Input: 3D Velo tracks as seeds, hits in T and TT
Output: Long tracks
Default Location in TES: Rec/Track/Forward
Algorithms:
Method: Starting from a set of tracks reconstructed in the Velo and a second set reconstructed in the T stations, track matching attempts to match the tracks in the two sets to one another. This is done by extrapolating both Velo and T station track segments to the bending plane of the magnet and evaluating various quantities (e.g. position in the bending plane, slope change, number of compatible hits in TT) to determine if a Velo and a T track segment do actually belong together. TT hits close to the resulting tracks are added afterwards.

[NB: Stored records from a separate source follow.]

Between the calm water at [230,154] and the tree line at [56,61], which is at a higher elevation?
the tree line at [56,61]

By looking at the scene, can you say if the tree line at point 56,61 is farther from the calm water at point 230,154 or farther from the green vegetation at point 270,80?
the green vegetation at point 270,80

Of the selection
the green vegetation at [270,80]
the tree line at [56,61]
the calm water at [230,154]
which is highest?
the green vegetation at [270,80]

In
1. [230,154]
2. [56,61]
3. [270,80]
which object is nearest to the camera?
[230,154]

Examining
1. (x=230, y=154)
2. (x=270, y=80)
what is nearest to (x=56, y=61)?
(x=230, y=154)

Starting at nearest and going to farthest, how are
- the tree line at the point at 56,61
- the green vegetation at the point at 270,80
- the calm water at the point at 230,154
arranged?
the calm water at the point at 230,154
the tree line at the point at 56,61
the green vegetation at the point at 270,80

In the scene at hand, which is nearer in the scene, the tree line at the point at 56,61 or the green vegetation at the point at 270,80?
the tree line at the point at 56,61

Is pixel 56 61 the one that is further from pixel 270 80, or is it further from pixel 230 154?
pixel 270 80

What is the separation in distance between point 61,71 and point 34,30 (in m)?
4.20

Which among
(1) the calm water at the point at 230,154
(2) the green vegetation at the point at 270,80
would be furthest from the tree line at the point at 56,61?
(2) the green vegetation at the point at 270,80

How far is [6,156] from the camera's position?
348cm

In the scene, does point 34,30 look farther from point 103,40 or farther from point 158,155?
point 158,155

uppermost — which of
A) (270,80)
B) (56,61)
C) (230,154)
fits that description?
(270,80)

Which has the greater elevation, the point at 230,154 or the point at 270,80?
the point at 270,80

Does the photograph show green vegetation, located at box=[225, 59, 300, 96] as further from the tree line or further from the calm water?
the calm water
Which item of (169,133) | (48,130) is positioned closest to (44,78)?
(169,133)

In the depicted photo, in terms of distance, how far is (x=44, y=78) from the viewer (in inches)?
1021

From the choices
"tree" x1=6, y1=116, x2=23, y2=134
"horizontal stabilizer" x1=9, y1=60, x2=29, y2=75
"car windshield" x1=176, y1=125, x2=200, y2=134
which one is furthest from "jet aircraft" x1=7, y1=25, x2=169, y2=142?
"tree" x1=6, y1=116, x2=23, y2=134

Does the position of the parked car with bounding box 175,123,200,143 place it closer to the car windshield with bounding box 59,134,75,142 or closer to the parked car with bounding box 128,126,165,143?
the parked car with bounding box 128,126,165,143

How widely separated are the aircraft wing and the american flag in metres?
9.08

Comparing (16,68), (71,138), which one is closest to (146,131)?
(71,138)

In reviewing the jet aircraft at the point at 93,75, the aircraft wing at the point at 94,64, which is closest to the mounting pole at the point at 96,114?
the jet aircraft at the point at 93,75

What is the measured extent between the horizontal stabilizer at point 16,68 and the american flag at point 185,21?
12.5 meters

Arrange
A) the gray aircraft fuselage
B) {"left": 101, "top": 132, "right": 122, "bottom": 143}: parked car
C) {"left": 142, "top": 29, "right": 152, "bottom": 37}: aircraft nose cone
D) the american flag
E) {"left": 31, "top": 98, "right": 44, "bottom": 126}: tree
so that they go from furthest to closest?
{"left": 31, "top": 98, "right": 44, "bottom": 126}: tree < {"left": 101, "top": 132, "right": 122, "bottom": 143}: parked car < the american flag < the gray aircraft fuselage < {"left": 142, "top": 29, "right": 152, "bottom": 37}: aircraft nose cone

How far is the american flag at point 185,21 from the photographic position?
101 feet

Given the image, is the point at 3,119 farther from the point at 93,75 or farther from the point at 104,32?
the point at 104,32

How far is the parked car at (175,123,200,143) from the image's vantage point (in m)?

Input: 3D Velo tracks, T station tracks, TT hits
Output: Long tracks
Default Location in TES: Rec/Track/Match
Algorithms:
Method: Using tracks in the T stations, algorithms implementing this strategy search for matching TT hits.
Input: T station tracks, TT hits
Output: Downstream tracks
Default Location in TES: Rec/Track/Downstream
Algorithms:
Method: Starting from seed tracks in the Velo, upstream tracks are constructed by adding matching TT hits
Input: 3D Velo tracks, TT hits
Output: Upstream tracks
Default Location in TES: Rec/Track/VeloTT
Algorithms:
Method: By looking at tracks more closely, a clone killer can check if two tracks or segments of tracks are duplicates of each other and chose the "better" track to append it to its output.
Note: some of the algorithms in this section will copy non-clone tracks to an output container, some will only flag clones without creating track containers or modifying the track content of existing containers
Input: various track types
Output: various track types
Default Location in TES: Rec/Track/Best
Algorithms:
TrackEventCloneKiller: This is the standard clone killer run in our reconstruction jobs used until Reco13. It removes clones by looking at the hit content of tracks; among two clones, the track with more hits is saved to the output location.
TrackBestTrackCreator: This is the standard clone killer run in our reconstruction jobs since Reco13a. FIXME link to wouter's slides.
TrackBuildCloneTable/TrackCloneCleaner: The combination of these algorithms flags clones by comparing track parameters and flagging the lower quality ones as clones for subsequent analysis by adding an info field to the track. This allows to e.g. apply successively harder cuts on clones during an analysis.